▶ **SELECTED EXTRACT**:
/---

Elliott v. Magic Burgers, LLC

Docket NumberCase No. 6:20-cv-1542-CEM-LHP
Decision Date15 March 2022
Citation591 F.Supp.3d 1226
Parties Pauline ELLIOTT, Plaintiff, v. MAGIC BURGERS, LLC, Defendant.
CourtU.S. District Court — Middle District of Florida

Jason Phillip Dollard, Schwed Law, Palm Beach Gardens, FL, Paul Robert Shalhoub, Schwed, Adams, Sobel & McGinley, PA, Palm Beach Gardens, FL, for Plaintiff.

Lucie Ailene Robinson, Pintard Robinson, PLLC, Orlando, FL, Abbye Erika Alexander, Kaufman Dolowich & Voluck LLP, Orlando, FL, Jesse Daniel Drawas, Kaufman Dolowich & Voluck Kaufman Dolowich & Voluck, Fort Lauderdale, FL, for Defendant.

ORDER

CARLOS E. MENDOZA, UNITED STATES DISTRICT JUDGE

THIS CAUSE is before the Court on Defendant's Motion for Summary Judgment ("Motion," Doc. 21), to which Plaintiff filed a Response (Doc. 22) and Defendant filed a Reply (Doc. 23). As set forth below, the Motion will be denied.

I. BACKGROUND

Defendant operates a Burger King. (Am. Compl., Doc. 1-2, at 2; Answer, Doc. 3, at 1). On August 2, 2018, Plaintiff was going to Defendant's Burger King to get something to eat before going to work. (Pl. Dep., Doc. 20-1, at 67).1 She had done this several times per week for the preceding seven months. (Id. at 53–54). On the day in question, it was around 8:30 or 9:00 at night, and Plaintiff was crossing the drive through to get to the building, which is the path she generally took, when she tripped over a raised crack in the concrete and fell. (Id. at 41, 53, 57, 61, 63–64). Plaintiff indicated that there was poor lighting and that she did not see the raised concrete before she fell, nor had she seen it previously. (Id. at 63–65).

\---

Data records
/---

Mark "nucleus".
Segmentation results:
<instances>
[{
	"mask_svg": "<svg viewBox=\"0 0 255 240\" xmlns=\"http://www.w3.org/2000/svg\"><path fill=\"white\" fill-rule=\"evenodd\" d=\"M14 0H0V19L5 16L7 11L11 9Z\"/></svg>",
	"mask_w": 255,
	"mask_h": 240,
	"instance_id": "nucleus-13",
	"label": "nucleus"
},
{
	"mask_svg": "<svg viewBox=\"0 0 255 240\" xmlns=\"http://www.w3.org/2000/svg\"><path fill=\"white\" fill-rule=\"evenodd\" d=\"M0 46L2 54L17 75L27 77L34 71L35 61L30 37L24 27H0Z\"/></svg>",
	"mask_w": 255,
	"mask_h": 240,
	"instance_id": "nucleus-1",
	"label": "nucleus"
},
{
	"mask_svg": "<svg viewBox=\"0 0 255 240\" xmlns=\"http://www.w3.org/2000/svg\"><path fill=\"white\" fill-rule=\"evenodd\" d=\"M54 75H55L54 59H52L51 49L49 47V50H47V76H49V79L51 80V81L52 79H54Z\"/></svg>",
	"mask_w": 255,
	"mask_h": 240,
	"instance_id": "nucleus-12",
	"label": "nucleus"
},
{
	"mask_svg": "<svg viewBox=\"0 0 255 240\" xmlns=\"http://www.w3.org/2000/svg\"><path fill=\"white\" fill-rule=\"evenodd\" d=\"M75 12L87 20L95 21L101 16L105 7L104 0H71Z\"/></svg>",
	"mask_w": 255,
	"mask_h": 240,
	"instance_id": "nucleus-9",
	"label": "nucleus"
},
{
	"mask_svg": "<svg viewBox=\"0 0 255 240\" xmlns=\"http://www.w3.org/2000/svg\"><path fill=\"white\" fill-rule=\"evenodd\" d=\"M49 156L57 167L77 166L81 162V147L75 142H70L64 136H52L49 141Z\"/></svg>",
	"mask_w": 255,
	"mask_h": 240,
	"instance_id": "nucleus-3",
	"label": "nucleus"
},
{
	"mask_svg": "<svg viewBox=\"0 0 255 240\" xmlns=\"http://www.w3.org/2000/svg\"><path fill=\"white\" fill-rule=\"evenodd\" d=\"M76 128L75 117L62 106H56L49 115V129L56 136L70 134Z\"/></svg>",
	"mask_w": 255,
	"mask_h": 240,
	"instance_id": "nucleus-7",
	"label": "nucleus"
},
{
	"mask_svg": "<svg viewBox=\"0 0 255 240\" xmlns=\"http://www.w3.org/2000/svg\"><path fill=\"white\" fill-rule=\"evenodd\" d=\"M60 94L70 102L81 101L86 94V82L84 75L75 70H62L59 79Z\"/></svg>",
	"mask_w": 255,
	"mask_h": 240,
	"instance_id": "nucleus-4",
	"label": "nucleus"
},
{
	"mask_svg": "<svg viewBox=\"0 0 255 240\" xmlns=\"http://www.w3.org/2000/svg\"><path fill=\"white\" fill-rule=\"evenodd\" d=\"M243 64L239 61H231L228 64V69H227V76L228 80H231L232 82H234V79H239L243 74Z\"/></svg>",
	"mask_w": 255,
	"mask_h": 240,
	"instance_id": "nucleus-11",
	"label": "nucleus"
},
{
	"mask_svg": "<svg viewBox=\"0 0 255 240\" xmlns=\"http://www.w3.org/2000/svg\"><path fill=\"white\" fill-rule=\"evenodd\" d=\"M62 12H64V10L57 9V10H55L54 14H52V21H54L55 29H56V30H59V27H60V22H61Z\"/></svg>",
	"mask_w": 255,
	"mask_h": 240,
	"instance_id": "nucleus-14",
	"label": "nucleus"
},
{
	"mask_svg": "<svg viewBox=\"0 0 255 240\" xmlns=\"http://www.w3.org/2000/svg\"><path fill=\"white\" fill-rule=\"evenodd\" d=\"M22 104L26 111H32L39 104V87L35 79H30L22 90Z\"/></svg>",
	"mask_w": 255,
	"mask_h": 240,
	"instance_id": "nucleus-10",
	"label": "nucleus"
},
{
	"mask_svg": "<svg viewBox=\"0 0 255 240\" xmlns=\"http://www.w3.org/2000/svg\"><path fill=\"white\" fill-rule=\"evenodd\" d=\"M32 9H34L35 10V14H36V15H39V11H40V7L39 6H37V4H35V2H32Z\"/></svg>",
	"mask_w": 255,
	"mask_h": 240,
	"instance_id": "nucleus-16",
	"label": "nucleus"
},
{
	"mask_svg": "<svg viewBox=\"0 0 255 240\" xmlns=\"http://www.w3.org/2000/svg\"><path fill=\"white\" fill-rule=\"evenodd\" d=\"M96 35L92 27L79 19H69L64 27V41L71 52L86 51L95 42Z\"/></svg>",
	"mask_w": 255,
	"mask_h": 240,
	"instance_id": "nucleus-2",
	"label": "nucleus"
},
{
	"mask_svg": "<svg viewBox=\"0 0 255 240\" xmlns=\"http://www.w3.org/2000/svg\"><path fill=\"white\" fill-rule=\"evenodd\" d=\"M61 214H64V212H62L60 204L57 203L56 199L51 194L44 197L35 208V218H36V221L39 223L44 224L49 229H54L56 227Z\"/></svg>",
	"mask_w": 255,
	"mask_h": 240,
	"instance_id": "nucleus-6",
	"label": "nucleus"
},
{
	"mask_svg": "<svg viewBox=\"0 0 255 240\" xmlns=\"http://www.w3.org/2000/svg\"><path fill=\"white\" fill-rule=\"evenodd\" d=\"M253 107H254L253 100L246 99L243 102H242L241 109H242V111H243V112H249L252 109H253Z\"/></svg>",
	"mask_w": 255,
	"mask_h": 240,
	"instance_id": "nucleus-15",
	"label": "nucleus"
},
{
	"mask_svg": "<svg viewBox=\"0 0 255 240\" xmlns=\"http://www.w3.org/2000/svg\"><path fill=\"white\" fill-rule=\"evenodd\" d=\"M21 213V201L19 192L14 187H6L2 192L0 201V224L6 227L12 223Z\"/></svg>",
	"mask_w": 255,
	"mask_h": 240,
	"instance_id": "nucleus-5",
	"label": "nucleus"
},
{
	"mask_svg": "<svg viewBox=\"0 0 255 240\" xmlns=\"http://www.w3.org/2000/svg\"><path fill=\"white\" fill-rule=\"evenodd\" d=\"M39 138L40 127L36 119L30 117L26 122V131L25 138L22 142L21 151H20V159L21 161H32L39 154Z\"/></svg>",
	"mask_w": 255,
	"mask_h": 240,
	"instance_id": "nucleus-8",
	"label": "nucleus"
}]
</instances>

\---

▶ **WORK TO DO**:
1. In the court order, what did the plaintiff trip over when she fell?
2. Which attorneys does the court order name, and which party does each one represent?
3. Carry on the court order in Elliott v. Magic Burgers, starting after its last sentence.

▶ **RESPONSES IN ORDER**:
1. A raised crack in the concrete.

2. For Plaintiff: Jason Phillip Dollard and Paul Robert Shalhoub. For Defendant: Lucie Ailene Robinson, Abbye Erika Alexander and Jesse Daniel Drawas.

3.
As a result of this incident, Plaintiff filed suit, asserting a claim of negligence against Defendant. (See generally Doc. 1-2). Defendant has now moved for summary judgment.

II. LEGAL STANDARD

"The court shall grant summary judgment if the movant shows that there is no genuine dispute as to any material fact and the movant is entitled to judgment as a matter of law." Fed. R. Civ. P. 56(a). A dispute is genuine "if the evidence is such that a reasonable jury could return a verdict for the nonmoving party." Anderson v. Liberty Lobby, Inc. , 477 U.S. 242, 248, 106 S.Ct. 2505, 91 L.Ed.2d 202 (1986). A fact is material if it may "affect the outcome of the suit under the governing law." Id.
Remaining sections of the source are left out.